YOUR OBJECTIVE:
Transcribe the material below verbatim, line for line, and omit the pictures.

RECORDS FOR THE TASK:
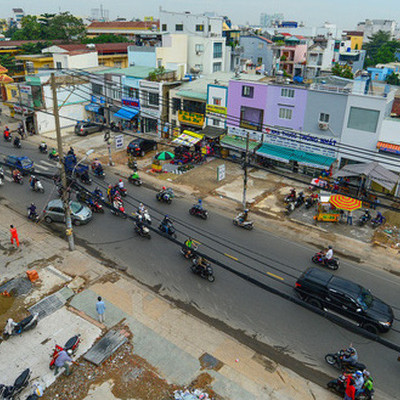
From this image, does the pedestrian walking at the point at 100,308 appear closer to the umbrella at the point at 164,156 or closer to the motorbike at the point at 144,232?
the motorbike at the point at 144,232

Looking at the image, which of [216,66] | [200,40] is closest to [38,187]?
[200,40]

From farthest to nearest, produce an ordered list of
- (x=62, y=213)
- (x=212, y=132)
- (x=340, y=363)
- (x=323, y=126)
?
(x=212, y=132), (x=323, y=126), (x=62, y=213), (x=340, y=363)

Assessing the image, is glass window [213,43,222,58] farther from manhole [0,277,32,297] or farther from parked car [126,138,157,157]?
manhole [0,277,32,297]

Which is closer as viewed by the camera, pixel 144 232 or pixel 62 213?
pixel 144 232

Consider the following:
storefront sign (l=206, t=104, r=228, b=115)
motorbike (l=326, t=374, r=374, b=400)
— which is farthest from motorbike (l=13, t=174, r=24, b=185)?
motorbike (l=326, t=374, r=374, b=400)

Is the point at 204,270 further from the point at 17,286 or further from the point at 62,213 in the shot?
the point at 62,213

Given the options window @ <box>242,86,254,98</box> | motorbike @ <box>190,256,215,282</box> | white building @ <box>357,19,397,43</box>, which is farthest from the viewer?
white building @ <box>357,19,397,43</box>

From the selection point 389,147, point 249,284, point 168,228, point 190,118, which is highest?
point 389,147
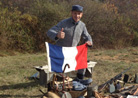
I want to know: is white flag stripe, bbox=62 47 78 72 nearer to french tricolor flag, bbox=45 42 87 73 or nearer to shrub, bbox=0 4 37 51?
french tricolor flag, bbox=45 42 87 73

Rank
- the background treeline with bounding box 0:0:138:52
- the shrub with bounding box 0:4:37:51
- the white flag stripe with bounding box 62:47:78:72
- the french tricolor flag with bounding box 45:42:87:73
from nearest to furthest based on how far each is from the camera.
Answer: the french tricolor flag with bounding box 45:42:87:73
the white flag stripe with bounding box 62:47:78:72
the shrub with bounding box 0:4:37:51
the background treeline with bounding box 0:0:138:52

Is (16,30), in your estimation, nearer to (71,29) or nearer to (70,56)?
(71,29)

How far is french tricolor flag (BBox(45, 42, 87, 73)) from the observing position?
13.8ft

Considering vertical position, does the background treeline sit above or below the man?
below

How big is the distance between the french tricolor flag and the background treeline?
25.6 ft

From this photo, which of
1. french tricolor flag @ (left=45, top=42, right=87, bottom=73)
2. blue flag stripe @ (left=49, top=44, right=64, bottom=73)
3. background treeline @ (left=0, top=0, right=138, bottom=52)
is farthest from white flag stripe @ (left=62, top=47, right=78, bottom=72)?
background treeline @ (left=0, top=0, right=138, bottom=52)

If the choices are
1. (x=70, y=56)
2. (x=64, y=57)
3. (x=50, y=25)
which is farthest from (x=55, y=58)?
(x=50, y=25)

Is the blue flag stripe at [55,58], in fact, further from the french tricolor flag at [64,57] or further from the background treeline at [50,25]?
the background treeline at [50,25]

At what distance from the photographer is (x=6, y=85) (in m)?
5.75

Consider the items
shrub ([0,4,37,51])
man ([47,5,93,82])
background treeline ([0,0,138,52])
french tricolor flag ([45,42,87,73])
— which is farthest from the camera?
background treeline ([0,0,138,52])

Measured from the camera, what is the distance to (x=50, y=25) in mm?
13055

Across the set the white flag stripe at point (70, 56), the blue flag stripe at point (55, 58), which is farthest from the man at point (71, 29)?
the blue flag stripe at point (55, 58)

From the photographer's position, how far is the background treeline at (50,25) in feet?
40.1

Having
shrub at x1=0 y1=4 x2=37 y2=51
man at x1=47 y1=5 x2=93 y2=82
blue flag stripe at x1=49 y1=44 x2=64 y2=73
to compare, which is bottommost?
shrub at x1=0 y1=4 x2=37 y2=51
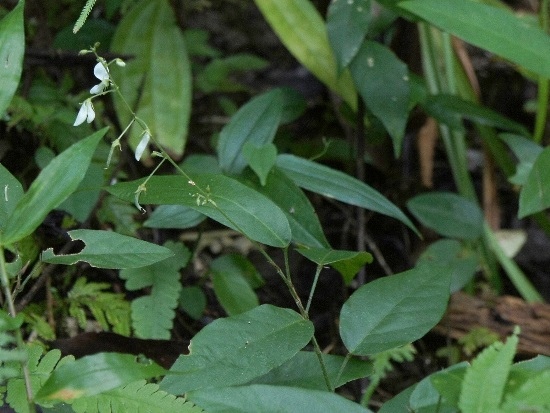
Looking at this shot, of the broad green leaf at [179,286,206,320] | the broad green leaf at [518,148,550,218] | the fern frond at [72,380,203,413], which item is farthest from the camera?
the broad green leaf at [179,286,206,320]

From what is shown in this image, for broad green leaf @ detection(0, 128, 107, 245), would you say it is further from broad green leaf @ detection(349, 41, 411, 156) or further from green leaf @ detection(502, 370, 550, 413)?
broad green leaf @ detection(349, 41, 411, 156)

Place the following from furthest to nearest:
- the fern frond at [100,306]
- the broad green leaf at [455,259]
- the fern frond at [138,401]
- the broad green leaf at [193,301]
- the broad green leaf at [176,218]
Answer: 1. the broad green leaf at [455,259]
2. the broad green leaf at [193,301]
3. the fern frond at [100,306]
4. the broad green leaf at [176,218]
5. the fern frond at [138,401]

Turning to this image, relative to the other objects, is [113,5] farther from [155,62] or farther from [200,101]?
[200,101]

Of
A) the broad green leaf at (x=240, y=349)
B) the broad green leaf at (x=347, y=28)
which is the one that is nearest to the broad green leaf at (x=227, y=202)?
the broad green leaf at (x=240, y=349)

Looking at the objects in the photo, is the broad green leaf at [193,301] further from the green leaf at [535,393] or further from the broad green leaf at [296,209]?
the green leaf at [535,393]

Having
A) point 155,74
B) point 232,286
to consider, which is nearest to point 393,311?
point 232,286

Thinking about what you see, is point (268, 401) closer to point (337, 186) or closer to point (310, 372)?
point (310, 372)

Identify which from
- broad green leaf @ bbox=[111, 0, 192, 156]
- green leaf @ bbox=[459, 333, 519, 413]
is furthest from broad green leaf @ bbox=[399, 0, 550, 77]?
broad green leaf @ bbox=[111, 0, 192, 156]
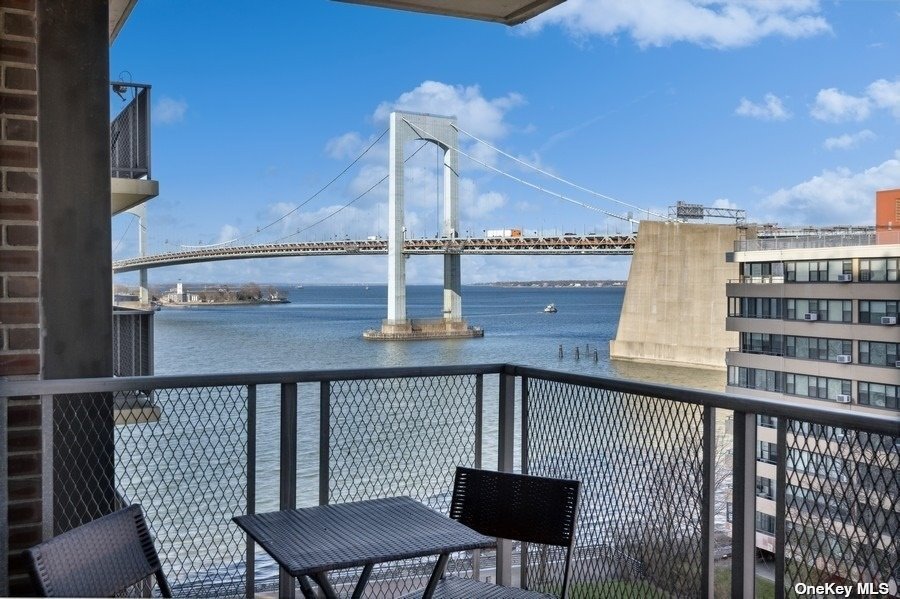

FINAL RESULT:
From this image, does the pedestrian walking at the point at 100,308 appear closer to the umbrella at the point at 164,156 or closer to the motorbike at the point at 144,232?
the motorbike at the point at 144,232

Looking at the image, which of [216,66] | [200,40] is closest to [38,187]?
[200,40]

From farthest to nearest, produce an ordered list of
- (x=62, y=213)
- (x=212, y=132)
- (x=340, y=363)
- (x=323, y=126)
?
(x=212, y=132), (x=323, y=126), (x=62, y=213), (x=340, y=363)

Assessing the image, is glass window [213,43,222,58] farther from manhole [0,277,32,297] or farther from parked car [126,138,157,157]?
manhole [0,277,32,297]

Which is closer as viewed by the camera, pixel 144 232 or pixel 62 213?
pixel 144 232

Consider the following:
storefront sign (l=206, t=104, r=228, b=115)
motorbike (l=326, t=374, r=374, b=400)
— which is farthest from motorbike (l=13, t=174, r=24, b=185)?
motorbike (l=326, t=374, r=374, b=400)

Is the point at 204,270 further from the point at 17,286 or further from the point at 62,213 in the shot?
the point at 62,213

Given the options window @ <box>242,86,254,98</box> | motorbike @ <box>190,256,215,282</box> | white building @ <box>357,19,397,43</box>, which is farthest from the viewer?
white building @ <box>357,19,397,43</box>

From the selection point 389,147, point 249,284, point 168,228, point 190,118, which is highest?
point 389,147
I want to know: is white flag stripe, bbox=62 47 78 72 nearer to french tricolor flag, bbox=45 42 87 73 or nearer to shrub, bbox=0 4 37 51?
french tricolor flag, bbox=45 42 87 73

Rank
- the background treeline with bounding box 0:0:138:52
- the shrub with bounding box 0:4:37:51
- the white flag stripe with bounding box 62:47:78:72
- the french tricolor flag with bounding box 45:42:87:73
from nearest to furthest based on how far each is from the camera.
Answer: the french tricolor flag with bounding box 45:42:87:73
the white flag stripe with bounding box 62:47:78:72
the shrub with bounding box 0:4:37:51
the background treeline with bounding box 0:0:138:52

Is (16,30), in your estimation, nearer to (71,29) or nearer to (70,56)?
(71,29)

How far is french tricolor flag (BBox(45, 42, 87, 73)) from the observing position?
13.8ft

Considering vertical position, does the background treeline sit above or below the man?
below

How big is the distance between the french tricolor flag and the background treeline?
25.6 ft

From this photo, which of
1. french tricolor flag @ (left=45, top=42, right=87, bottom=73)
2. blue flag stripe @ (left=49, top=44, right=64, bottom=73)
3. background treeline @ (left=0, top=0, right=138, bottom=52)
is farthest from white flag stripe @ (left=62, top=47, right=78, bottom=72)?
background treeline @ (left=0, top=0, right=138, bottom=52)

If the choices are
1. (x=70, y=56)
2. (x=64, y=57)
3. (x=50, y=25)
which is farthest from (x=55, y=58)?
(x=50, y=25)

Is the blue flag stripe at [55,58], in fact, further from the french tricolor flag at [64,57] or further from the background treeline at [50,25]?
the background treeline at [50,25]

At what distance from the photographer is (x=6, y=85) (in m)?
5.75

Consider the items
shrub ([0,4,37,51])
man ([47,5,93,82])
background treeline ([0,0,138,52])
french tricolor flag ([45,42,87,73])
— which is farthest from the camera?
background treeline ([0,0,138,52])

Measured from the camera, what is the distance to (x=50, y=25) in mm?
13055

Across the set the white flag stripe at point (70, 56), the blue flag stripe at point (55, 58), which is farthest from the man at point (71, 29)?
the blue flag stripe at point (55, 58)

From the photographer's position, how far is the background treeline at (50,25) in feet?
40.1

Having
shrub at x1=0 y1=4 x2=37 y2=51
man at x1=47 y1=5 x2=93 y2=82
blue flag stripe at x1=49 y1=44 x2=64 y2=73
to compare, which is bottommost?
shrub at x1=0 y1=4 x2=37 y2=51
Looking at this shot, of the broad green leaf at [179,286,206,320] | the broad green leaf at [518,148,550,218] | the fern frond at [72,380,203,413], which item is farthest from the camera?
the broad green leaf at [179,286,206,320]

From what is shown in this image, for broad green leaf @ detection(0, 128, 107, 245), would you say it is further from broad green leaf @ detection(349, 41, 411, 156) or further from green leaf @ detection(502, 370, 550, 413)?
broad green leaf @ detection(349, 41, 411, 156)

Place the following from furthest to nearest:
- the fern frond at [100,306]
- the broad green leaf at [455,259]
- the fern frond at [138,401]
- the broad green leaf at [193,301]
- the broad green leaf at [176,218]
Answer: 1. the broad green leaf at [455,259]
2. the broad green leaf at [193,301]
3. the fern frond at [100,306]
4. the broad green leaf at [176,218]
5. the fern frond at [138,401]

Turning to this image, relative to the other objects, is [113,5] farther from [155,62] or farther from [200,101]?
[200,101]

Of
A) the broad green leaf at (x=240, y=349)
B) the broad green leaf at (x=347, y=28)
which is the one that is nearest to the broad green leaf at (x=227, y=202)?
the broad green leaf at (x=240, y=349)

Looking at the objects in the photo, is the broad green leaf at [193,301] further from the green leaf at [535,393] or further from the broad green leaf at [296,209]?
the green leaf at [535,393]

Having
A) point 155,74
B) point 232,286
to consider, which is nearest to point 393,311?
point 232,286

Thinking about what you see, is point (268, 401) closer to point (337, 186) or closer to point (310, 372)?
point (310, 372)

Identify which from
- broad green leaf @ bbox=[111, 0, 192, 156]
- green leaf @ bbox=[459, 333, 519, 413]
is furthest from broad green leaf @ bbox=[399, 0, 550, 77]?
broad green leaf @ bbox=[111, 0, 192, 156]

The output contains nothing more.